Thursday, June 23, 2016



New crop varieties 'can't keep up with global warming'

How ridiculous can you get?  Do the BBC have no pride to publish this excreta?  For a start, global warming has been so slight in C21 that there is debate over whether it exists at all.  It is certainly not racing ahead in the way the article below implies. 

Secondly, we don't need new crop varieties.  We just use ones we already have. There are heaps of areas on the earth that are both very hot and which grow crops. A warming world would simply see them more widely used. Just as a minor example of heat-adaptation, the tropical Australian city of Townsville produces grapes, normally a cool temperature crop, And what is the effect of growing grapes there? They are bigger and juicier and reach the table up to a month before most other table grapes. We ALREADY have heat adapted crops if we need them.

A large muscadine grape native to sub-tropical Florida

Some very tasty Chambourcin grapes from Townsville

Warmer temperatures tend to suit crops in fact,  which is why the greatest biodiversity is in the tropics.  And maize is just such a plant.  It is  it is "cold-intolerant".  It likes warmth. It is already grown in temperatures up to 35C in India.  The most usual limitation on maize crops is drought.  But warming oceans should give off more water vapor -- which comes down as rain -- so maize should get more water and yield very well in a warming world.

And I suppose I should mention the obvious:  According to Warmist theory, there will be lots more CO2 in the atmosphere of a warming world.  And plants LOVE CO2.  They suck it up.   It's the raw material that they use to build themselves. So again, a warmer world would be a CO2-rich world in which plants would flourish as never before

So a bit of global warming would IMPROVE maize crops. The picture below of the sad lady holding maize ears is just another example of Warmists lying with pictures


Crop yields around the world could fall within a decade unless action is taken to speed up the introduction of new varieties. A study says temperatures are rising faster than the development of crop varieties that can cope with a warmer world.

(Data items)
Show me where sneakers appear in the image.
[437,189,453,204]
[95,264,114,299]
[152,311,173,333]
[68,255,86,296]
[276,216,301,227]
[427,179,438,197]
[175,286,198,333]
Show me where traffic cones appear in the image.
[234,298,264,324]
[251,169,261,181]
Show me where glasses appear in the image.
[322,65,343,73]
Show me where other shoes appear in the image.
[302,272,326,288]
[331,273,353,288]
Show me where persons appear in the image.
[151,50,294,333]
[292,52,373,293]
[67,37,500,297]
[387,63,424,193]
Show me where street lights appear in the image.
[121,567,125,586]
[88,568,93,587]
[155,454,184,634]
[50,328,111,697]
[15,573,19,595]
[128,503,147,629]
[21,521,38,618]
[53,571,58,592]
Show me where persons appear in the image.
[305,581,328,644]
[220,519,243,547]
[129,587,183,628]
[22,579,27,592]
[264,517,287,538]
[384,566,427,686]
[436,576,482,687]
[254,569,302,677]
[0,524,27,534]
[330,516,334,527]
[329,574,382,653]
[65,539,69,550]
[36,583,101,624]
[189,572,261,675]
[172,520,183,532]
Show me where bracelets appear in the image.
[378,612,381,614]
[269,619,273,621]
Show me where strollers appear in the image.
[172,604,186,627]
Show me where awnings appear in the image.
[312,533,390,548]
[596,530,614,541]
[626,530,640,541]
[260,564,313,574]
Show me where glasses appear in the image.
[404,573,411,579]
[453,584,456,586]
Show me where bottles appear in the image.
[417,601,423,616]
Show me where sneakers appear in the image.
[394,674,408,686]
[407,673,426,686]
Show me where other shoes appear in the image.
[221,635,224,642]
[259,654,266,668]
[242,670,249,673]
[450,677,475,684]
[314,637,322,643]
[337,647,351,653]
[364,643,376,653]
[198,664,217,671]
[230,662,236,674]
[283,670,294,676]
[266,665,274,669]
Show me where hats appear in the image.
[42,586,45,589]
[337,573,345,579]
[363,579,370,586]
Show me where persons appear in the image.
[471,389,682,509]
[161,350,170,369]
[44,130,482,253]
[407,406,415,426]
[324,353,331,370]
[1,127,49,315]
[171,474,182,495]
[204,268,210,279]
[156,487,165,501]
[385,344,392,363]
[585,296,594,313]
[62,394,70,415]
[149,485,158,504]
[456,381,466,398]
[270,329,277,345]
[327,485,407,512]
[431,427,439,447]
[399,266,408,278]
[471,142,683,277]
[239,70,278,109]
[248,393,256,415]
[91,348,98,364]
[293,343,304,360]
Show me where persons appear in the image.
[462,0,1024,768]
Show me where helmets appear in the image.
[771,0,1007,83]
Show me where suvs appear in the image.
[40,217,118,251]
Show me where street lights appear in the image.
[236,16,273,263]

**SHORT PROBLEM**
Could you write the next part of the blog post about crop varieties and global warming, picking up after its last sentence? These rows have no connection to the blog post about crop varieties and global warming.

**ANSWER TO THE PROBLEM**
In Africa, researchers found that it can take 10-30 years before farmers can grow a new breed of maize. By the time these new crops are planted, they face a warmer environment than they were developed in.



The scientists behind the study, published in the journal Nature Climate Change, looked closely at the impact of temperature rises on crop duration - that's the length of time between planting and harvesting.

They found that in a warmer world durations will be shorter meaning these varieties will have less time to accumulate biomass and yields could be affected.
Out of date

In their paper, the researchers write that crop duration will become significantly shorter as early as 2018 in some regions but by 2031, the majority of maize-growing areas of Africa will be affected.

"The actual changes in yield may be different but this effect is there, the impact of this change in duration will occur unless breeding changes," said lead author Prof Andy Challinor from the University of Leeds.

"The durations will be shorter than what they were bred for - by the time they are in the field they are, in terms of temperature, out of date."

The scientists say the lag is down to a combination of factors including the limited number of crops you can grow in a season, the need for government approved testing and there are also a number of problems of access to markets that can increase the time it takes before the farmers have the new seeds to plant.

"We can use the climate models to tell us what the temperatures are going to be," he told BBC News, "We can then put those temperature elevations into the greenhouses and then we can breed the crops at those temperatures. People are beginning to do this, but this paper provides the hard evidence of the necessity of it."

Researchers are also working on the impact of heat stress on crops at sites in Zimbabwe, Kenya and Ethiopia. Data from these trials is being used to identify species that could cope with warmer conditions.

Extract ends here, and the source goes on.